● **Task to complete**
Swap "closest to furthest" for "nearest to farthest" in the stretch from the line containing "What physical distance" through the line containing "the balcony at [101,112] →". Write out only those lines, leaving everything else unchanged.

--

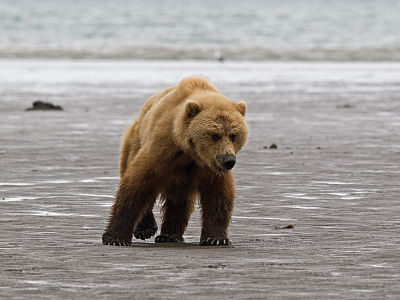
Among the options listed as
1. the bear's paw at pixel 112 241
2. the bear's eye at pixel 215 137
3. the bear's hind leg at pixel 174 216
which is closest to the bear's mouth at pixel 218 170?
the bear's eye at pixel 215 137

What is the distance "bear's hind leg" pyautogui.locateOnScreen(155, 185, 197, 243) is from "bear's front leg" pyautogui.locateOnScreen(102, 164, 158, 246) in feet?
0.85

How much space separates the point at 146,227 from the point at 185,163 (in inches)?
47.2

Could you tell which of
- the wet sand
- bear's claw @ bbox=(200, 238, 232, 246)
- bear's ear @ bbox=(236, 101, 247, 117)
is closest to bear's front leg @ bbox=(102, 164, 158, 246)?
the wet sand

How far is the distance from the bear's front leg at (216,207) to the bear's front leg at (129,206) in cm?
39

--

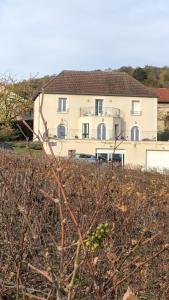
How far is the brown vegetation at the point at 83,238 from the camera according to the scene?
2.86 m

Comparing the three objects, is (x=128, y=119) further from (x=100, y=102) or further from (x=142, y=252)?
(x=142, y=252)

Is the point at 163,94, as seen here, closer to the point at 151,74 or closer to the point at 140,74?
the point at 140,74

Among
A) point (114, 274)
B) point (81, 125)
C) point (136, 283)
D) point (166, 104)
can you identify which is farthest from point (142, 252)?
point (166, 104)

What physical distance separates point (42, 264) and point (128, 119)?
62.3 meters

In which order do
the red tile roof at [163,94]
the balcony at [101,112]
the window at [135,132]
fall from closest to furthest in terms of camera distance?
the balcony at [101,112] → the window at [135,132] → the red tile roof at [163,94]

--

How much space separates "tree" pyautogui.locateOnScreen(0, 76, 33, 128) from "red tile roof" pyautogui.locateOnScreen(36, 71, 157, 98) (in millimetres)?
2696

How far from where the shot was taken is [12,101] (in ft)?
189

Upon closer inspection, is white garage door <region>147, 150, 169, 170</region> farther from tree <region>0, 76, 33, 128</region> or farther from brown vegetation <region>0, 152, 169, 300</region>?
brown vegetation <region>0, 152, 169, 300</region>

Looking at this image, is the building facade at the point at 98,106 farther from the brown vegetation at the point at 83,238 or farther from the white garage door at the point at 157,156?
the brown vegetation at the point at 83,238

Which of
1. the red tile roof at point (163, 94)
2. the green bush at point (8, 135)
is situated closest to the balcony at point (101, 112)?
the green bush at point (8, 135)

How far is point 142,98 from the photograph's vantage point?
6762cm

--

● **Complete response**
What physical distance separates point (42, 264) and point (128, 119)?
62.3 meters

In which order do
the red tile roof at [163,94]
the balcony at [101,112]
the window at [135,132]
fall from nearest to farthest in terms of camera distance?
the balcony at [101,112] → the window at [135,132] → the red tile roof at [163,94]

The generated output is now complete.